(Work to complete): Locate the line that contains "From this set —". Print it and each following line through the end of the listing, verbatim, and nothing more.

(Task input):
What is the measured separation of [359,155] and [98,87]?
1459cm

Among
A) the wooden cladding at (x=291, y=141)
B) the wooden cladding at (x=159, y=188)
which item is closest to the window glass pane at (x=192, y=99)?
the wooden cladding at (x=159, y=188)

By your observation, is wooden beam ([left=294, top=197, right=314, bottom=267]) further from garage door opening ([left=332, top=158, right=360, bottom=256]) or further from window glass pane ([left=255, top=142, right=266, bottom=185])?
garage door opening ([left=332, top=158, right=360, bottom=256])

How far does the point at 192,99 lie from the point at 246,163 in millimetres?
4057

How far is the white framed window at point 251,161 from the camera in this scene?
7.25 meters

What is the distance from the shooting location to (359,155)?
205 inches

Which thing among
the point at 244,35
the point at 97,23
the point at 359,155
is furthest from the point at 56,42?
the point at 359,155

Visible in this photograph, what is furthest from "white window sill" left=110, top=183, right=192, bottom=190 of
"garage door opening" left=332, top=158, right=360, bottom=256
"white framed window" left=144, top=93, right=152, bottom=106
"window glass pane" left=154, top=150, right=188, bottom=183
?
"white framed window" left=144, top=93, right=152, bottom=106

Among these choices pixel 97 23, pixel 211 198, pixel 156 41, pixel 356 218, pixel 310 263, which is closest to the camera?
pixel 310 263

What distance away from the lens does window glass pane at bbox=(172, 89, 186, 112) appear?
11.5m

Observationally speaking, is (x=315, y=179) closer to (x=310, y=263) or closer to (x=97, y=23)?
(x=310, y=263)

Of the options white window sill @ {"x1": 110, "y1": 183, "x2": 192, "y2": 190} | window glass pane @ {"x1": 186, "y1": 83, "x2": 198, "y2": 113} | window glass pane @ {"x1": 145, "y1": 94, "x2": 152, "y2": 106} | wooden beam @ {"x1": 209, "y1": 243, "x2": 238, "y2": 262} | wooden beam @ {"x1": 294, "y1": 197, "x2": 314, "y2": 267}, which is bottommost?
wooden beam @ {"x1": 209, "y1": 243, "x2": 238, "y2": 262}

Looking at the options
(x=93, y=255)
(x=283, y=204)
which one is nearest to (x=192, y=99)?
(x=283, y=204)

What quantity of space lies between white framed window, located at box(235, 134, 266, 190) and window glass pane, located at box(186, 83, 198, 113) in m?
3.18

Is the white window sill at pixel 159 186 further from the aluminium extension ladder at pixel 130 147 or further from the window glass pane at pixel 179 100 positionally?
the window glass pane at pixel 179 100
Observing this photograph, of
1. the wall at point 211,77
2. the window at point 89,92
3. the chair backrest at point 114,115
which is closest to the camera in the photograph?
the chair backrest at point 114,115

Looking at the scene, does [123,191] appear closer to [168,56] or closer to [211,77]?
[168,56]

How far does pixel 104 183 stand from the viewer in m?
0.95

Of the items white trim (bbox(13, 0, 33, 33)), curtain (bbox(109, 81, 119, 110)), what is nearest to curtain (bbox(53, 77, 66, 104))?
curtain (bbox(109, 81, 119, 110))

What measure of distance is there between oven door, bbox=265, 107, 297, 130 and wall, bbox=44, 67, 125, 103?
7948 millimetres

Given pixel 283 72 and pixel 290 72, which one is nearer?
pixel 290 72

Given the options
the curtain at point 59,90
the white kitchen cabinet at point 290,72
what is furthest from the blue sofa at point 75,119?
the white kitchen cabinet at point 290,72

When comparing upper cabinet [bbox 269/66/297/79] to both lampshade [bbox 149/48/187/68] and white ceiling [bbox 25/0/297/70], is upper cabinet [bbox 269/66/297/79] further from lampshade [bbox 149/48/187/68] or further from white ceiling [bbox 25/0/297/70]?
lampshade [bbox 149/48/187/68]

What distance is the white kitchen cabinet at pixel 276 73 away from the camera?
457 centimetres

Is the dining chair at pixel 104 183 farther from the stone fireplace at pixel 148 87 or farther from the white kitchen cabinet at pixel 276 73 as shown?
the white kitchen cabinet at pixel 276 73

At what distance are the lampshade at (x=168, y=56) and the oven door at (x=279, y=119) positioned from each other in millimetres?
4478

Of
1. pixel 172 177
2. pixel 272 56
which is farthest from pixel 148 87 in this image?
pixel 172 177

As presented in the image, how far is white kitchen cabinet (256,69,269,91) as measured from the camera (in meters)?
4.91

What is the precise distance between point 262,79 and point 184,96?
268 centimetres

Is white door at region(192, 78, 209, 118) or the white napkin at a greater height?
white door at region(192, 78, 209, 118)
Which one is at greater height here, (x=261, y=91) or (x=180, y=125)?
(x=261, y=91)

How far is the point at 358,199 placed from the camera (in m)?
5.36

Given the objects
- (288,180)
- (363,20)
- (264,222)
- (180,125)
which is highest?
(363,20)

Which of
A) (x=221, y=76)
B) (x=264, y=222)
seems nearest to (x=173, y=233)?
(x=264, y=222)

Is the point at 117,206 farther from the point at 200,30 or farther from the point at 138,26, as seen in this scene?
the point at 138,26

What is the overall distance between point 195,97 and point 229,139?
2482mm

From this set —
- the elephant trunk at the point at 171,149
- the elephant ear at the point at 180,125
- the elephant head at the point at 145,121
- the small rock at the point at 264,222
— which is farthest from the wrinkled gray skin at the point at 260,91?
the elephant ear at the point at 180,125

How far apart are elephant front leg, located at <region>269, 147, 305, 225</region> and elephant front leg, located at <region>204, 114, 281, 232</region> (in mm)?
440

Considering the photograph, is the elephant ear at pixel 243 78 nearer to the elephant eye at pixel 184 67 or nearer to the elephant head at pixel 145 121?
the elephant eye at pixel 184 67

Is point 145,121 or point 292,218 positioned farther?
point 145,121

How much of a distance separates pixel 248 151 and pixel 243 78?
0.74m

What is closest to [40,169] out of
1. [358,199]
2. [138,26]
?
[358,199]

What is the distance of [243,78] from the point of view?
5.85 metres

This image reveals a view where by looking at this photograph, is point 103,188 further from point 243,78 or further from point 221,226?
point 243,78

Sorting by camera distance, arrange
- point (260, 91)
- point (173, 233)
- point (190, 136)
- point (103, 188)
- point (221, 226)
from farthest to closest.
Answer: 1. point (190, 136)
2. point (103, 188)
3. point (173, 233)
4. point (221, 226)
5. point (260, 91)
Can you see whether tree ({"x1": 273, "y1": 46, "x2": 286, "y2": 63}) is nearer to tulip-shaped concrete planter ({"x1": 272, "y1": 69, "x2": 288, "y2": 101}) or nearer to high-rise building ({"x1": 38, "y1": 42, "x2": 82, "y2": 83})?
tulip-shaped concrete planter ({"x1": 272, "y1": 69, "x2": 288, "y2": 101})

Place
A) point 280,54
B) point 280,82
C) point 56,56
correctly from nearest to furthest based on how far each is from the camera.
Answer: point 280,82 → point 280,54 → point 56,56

(Exercise result):
From this set —
- the elephant trunk at the point at 171,149
- the elephant ear at the point at 180,125
- the elephant head at the point at 145,121
- the small rock at the point at 264,222
— which is farthest from the wrinkled gray skin at the point at 260,91?
the elephant ear at the point at 180,125

How far apart are elephant front leg, located at <region>269, 147, 305, 225</region> and elephant front leg, located at <region>204, 114, 281, 232</region> (in mm)?
440

Considering the photograph, is the elephant ear at pixel 243 78 nearer to the elephant eye at pixel 184 67 or nearer to the elephant head at pixel 145 121?
the elephant eye at pixel 184 67

Is point 145,121 or point 292,218 positioned farther?
point 145,121

How much of a distance separates pixel 248 151 and pixel 243 78?
0.74m

What is closest to [40,169] out of
1. [358,199]
2. [138,26]
?
[358,199]

What is the distance of [243,78] from the point of view?
5.85 metres

This image reveals a view where by looking at this photograph, is point 103,188 further from point 243,78 or further from point 221,226?
point 243,78

Sorting by camera distance, arrange
- point (260, 91)
- point (173, 233)
- point (190, 136)
- point (103, 188)
- point (221, 226)
from farthest to closest.
Answer: 1. point (190, 136)
2. point (103, 188)
3. point (173, 233)
4. point (221, 226)
5. point (260, 91)
Can you see whether tree ({"x1": 273, "y1": 46, "x2": 286, "y2": 63}) is nearer to tulip-shaped concrete planter ({"x1": 272, "y1": 69, "x2": 288, "y2": 101}) or nearer to high-rise building ({"x1": 38, "y1": 42, "x2": 82, "y2": 83})?
tulip-shaped concrete planter ({"x1": 272, "y1": 69, "x2": 288, "y2": 101})

Place
A) point 280,54
B) point 280,82
C) point 56,56
correctly from nearest to furthest based on how far each is from the camera.
Answer: point 280,82 → point 280,54 → point 56,56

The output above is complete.